Given task: Any picture among the records should be left out, please; retype the rest exactly.

+-------+

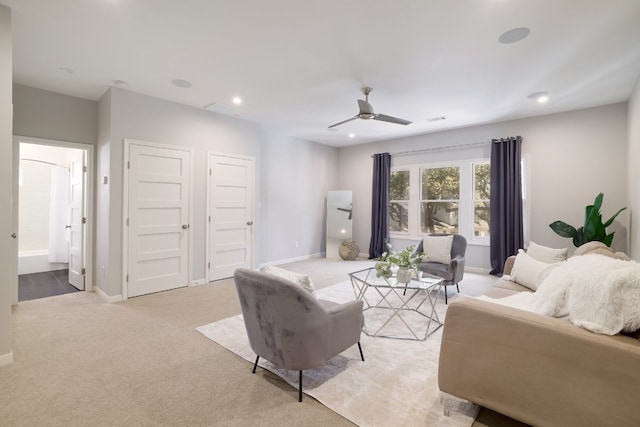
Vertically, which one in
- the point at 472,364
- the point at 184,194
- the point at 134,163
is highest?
the point at 134,163

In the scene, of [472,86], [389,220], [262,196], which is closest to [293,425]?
[472,86]

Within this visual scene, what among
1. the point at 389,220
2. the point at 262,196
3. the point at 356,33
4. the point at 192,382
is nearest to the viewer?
the point at 192,382

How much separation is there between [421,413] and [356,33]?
118 inches

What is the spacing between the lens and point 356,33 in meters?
2.73

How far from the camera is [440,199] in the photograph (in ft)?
21.0

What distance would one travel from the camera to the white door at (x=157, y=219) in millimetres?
4188

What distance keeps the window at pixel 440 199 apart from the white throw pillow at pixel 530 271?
2.83 metres

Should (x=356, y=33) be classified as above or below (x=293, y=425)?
above

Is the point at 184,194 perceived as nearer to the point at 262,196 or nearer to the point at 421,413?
the point at 262,196

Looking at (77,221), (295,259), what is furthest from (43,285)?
(295,259)

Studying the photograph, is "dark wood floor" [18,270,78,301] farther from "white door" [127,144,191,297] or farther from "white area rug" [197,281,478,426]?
"white area rug" [197,281,478,426]

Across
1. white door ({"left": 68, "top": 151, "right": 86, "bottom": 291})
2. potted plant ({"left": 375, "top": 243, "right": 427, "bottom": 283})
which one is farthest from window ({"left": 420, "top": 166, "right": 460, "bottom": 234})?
white door ({"left": 68, "top": 151, "right": 86, "bottom": 291})

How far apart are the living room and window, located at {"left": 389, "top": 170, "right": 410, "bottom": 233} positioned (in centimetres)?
39

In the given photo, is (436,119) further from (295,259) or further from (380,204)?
(295,259)
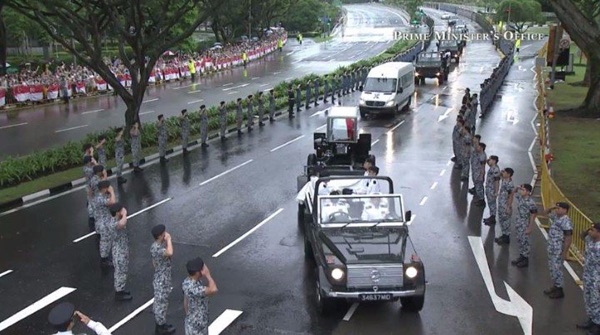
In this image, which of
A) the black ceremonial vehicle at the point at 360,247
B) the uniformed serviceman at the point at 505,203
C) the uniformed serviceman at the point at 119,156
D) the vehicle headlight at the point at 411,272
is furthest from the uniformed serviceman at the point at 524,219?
the uniformed serviceman at the point at 119,156

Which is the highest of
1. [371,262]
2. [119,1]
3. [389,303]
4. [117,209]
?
[119,1]

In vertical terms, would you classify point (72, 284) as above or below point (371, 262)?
below

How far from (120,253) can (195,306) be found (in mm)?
2932

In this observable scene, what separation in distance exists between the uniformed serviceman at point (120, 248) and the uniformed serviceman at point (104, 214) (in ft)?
2.19

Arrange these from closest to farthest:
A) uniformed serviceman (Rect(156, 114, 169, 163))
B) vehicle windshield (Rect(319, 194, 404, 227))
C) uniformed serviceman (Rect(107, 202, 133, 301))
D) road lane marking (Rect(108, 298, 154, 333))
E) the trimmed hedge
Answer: road lane marking (Rect(108, 298, 154, 333)) < uniformed serviceman (Rect(107, 202, 133, 301)) < vehicle windshield (Rect(319, 194, 404, 227)) < the trimmed hedge < uniformed serviceman (Rect(156, 114, 169, 163))

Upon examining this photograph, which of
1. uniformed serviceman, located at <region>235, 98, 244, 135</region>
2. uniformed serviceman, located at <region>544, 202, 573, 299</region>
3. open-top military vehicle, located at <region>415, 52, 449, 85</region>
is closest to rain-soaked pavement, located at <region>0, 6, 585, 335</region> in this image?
uniformed serviceman, located at <region>544, 202, 573, 299</region>

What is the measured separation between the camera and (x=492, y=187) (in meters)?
15.5

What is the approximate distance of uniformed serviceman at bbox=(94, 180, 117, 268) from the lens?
1223cm

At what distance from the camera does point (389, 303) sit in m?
11.2

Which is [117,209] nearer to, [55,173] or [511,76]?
[55,173]

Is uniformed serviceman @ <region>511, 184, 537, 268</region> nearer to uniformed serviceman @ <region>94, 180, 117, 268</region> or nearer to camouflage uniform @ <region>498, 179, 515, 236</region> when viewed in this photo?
camouflage uniform @ <region>498, 179, 515, 236</region>

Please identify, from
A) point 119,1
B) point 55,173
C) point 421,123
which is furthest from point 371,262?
point 421,123

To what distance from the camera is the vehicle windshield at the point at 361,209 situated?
37.8 ft

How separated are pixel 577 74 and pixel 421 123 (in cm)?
2638
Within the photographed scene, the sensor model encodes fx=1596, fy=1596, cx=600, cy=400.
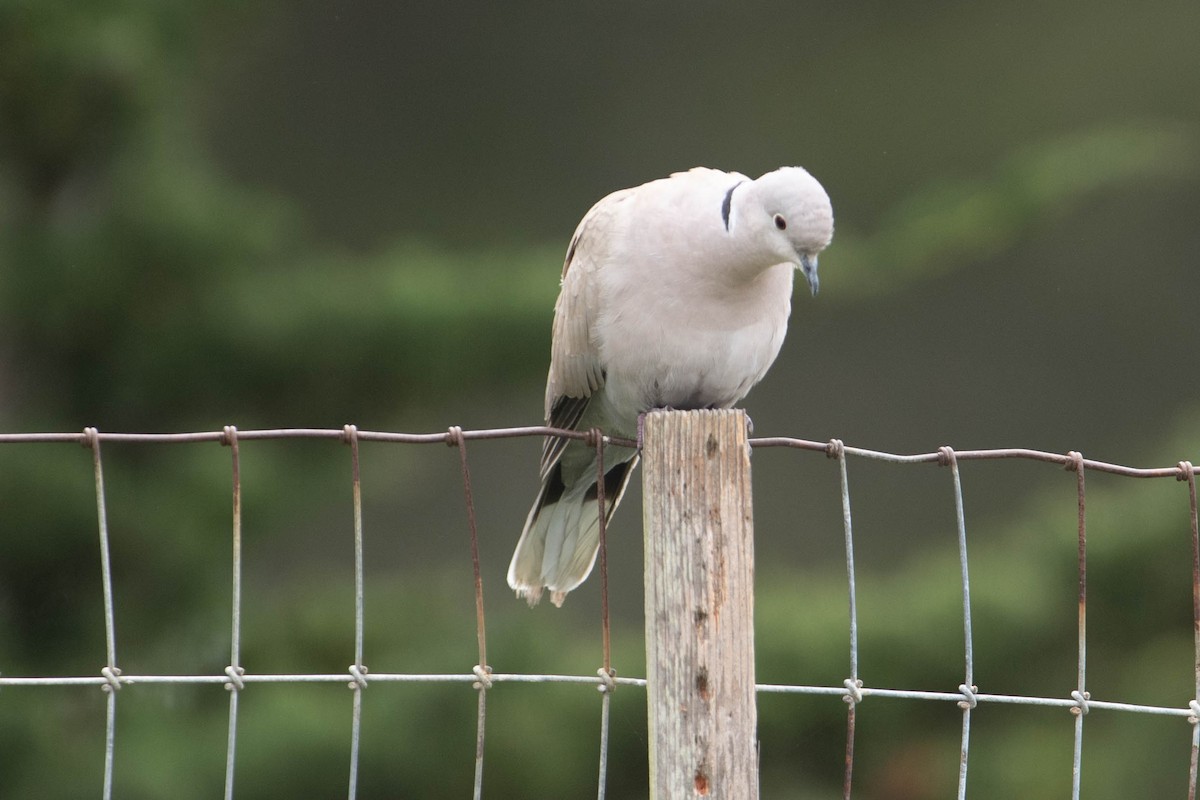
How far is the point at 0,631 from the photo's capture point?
5215mm

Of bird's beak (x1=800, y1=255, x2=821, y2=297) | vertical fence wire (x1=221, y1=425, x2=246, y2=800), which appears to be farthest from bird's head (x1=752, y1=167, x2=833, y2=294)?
vertical fence wire (x1=221, y1=425, x2=246, y2=800)

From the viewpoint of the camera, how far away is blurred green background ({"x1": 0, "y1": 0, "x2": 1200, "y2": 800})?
5.18 metres

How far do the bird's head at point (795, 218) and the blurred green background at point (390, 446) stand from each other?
2238 mm

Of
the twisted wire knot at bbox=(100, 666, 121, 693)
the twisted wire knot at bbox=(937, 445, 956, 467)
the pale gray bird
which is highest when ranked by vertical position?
the pale gray bird

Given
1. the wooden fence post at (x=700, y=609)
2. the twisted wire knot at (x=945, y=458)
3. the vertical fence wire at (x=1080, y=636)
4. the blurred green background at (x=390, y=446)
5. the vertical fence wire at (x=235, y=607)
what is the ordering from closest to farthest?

+-------+

The answer:
Vertically, which one in
- the point at 472,364
- the point at 184,194
- the point at 134,163
is highest?
the point at 134,163

In the scene, of [472,86], [389,220], [262,196], which is closest to [293,425]?
[472,86]

Within this visual scene, what among
1. the point at 389,220
2. the point at 262,196
3. the point at 356,33
4. the point at 192,382
is nearest to the viewer?
the point at 192,382

How much separation is there between [421,413] and [356,33]?
118 inches

What is the spacing between the lens and point 356,33 in meters?
2.73

How far from the camera is [440,199] in the photograph (in ft)?
21.0

What distance would one travel from the camera to the white door at (x=157, y=219) in millimetres?
4188

What distance keeps the window at pixel 440 199 apart from the white throw pillow at pixel 530 271?
2.83 metres

Should (x=356, y=33) be classified as above or below (x=293, y=425)?
above

Is the point at 184,194 perceived as nearer to the point at 262,196 or nearer to the point at 421,413?
the point at 262,196

Looking at (77,221), (295,259), what is furthest from (43,285)?
(295,259)

Studying the photograph, is "dark wood floor" [18,270,78,301] farther from "white door" [127,144,191,297] or farther from "white area rug" [197,281,478,426]?
"white area rug" [197,281,478,426]

Across
1. white door ({"left": 68, "top": 151, "right": 86, "bottom": 291})
2. potted plant ({"left": 375, "top": 243, "right": 427, "bottom": 283})
which one is farthest from window ({"left": 420, "top": 166, "right": 460, "bottom": 234})?
white door ({"left": 68, "top": 151, "right": 86, "bottom": 291})

How far apart are the living room and window, located at {"left": 389, "top": 170, "right": 410, "bottom": 233} positioned (in centimetres)?
39

In the given photo, is (436,119) further from (295,259) or further from (380,204)?
(295,259)
In this image, which of
A) the black ceremonial vehicle at the point at 360,247
B) the uniformed serviceman at the point at 505,203
C) the uniformed serviceman at the point at 119,156
D) the vehicle headlight at the point at 411,272
is furthest from the uniformed serviceman at the point at 524,219?
the uniformed serviceman at the point at 119,156

Which is the highest of
1. [371,262]
2. [119,1]
3. [389,303]
4. [117,209]
?
[119,1]

In vertical terms, would you classify point (72, 284) as above or below point (371, 262)?
below

How far from (120,253) can (195,306) be found (in mm)?
2932

In this observable scene, what separation in distance exists between the uniformed serviceman at point (120, 248) and the uniformed serviceman at point (104, 214) (in ft)?
2.19

Arrange these from closest to farthest:
A) uniformed serviceman (Rect(156, 114, 169, 163))
B) vehicle windshield (Rect(319, 194, 404, 227))
C) uniformed serviceman (Rect(107, 202, 133, 301))
D) road lane marking (Rect(108, 298, 154, 333))
E) the trimmed hedge
Answer: road lane marking (Rect(108, 298, 154, 333)) < uniformed serviceman (Rect(107, 202, 133, 301)) < vehicle windshield (Rect(319, 194, 404, 227)) < the trimmed hedge < uniformed serviceman (Rect(156, 114, 169, 163))

Upon examining this photograph, which of
1. uniformed serviceman, located at <region>235, 98, 244, 135</region>
2. uniformed serviceman, located at <region>544, 202, 573, 299</region>
3. open-top military vehicle, located at <region>415, 52, 449, 85</region>
is closest to rain-soaked pavement, located at <region>0, 6, 585, 335</region> in this image?
uniformed serviceman, located at <region>544, 202, 573, 299</region>

What is the measured separation between the camera and (x=492, y=187) (in meters)?
15.5

What is the approximate distance of uniformed serviceman at bbox=(94, 180, 117, 268) from the lens?
1223cm

At what distance from the camera does point (389, 303) sit in m?
11.2

Which is [117,209] nearer to, [55,173] or [511,76]?
[55,173]

Is uniformed serviceman @ <region>511, 184, 537, 268</region> nearer to uniformed serviceman @ <region>94, 180, 117, 268</region> or nearer to camouflage uniform @ <region>498, 179, 515, 236</region> when viewed in this photo?
camouflage uniform @ <region>498, 179, 515, 236</region>

Please identify, from
A) point 119,1
B) point 55,173
C) point 421,123
which is furthest from point 371,262?
point 421,123

To what distance from the camera is the vehicle windshield at the point at 361,209 situated?
37.8 ft

How separated are pixel 577 74 and pixel 421 123 (in cm)?
2638
Within the photographed scene, the sensor model encodes fx=1596, fy=1596, cx=600, cy=400.
How far is the point at 0,631 from the photo's capture point?
5215mm

Of bird's beak (x1=800, y1=255, x2=821, y2=297) | vertical fence wire (x1=221, y1=425, x2=246, y2=800), which appears to be farthest from bird's head (x1=752, y1=167, x2=833, y2=294)?
vertical fence wire (x1=221, y1=425, x2=246, y2=800)

From the viewpoint of the camera, how far away is blurred green background ({"x1": 0, "y1": 0, "x2": 1200, "y2": 800})?
5.18 metres

How far do the bird's head at point (795, 218) and the blurred green background at point (390, 446) stand from each other?
2238 mm

Of
the twisted wire knot at bbox=(100, 666, 121, 693)
the twisted wire knot at bbox=(937, 445, 956, 467)
the pale gray bird
which is highest when ranked by vertical position?
the pale gray bird

Given
1. the wooden fence post at (x=700, y=609)
2. the twisted wire knot at (x=945, y=458)
3. the vertical fence wire at (x=1080, y=636)
4. the blurred green background at (x=390, y=446)
5. the vertical fence wire at (x=235, y=607)
what is the ordering from closest to farthest?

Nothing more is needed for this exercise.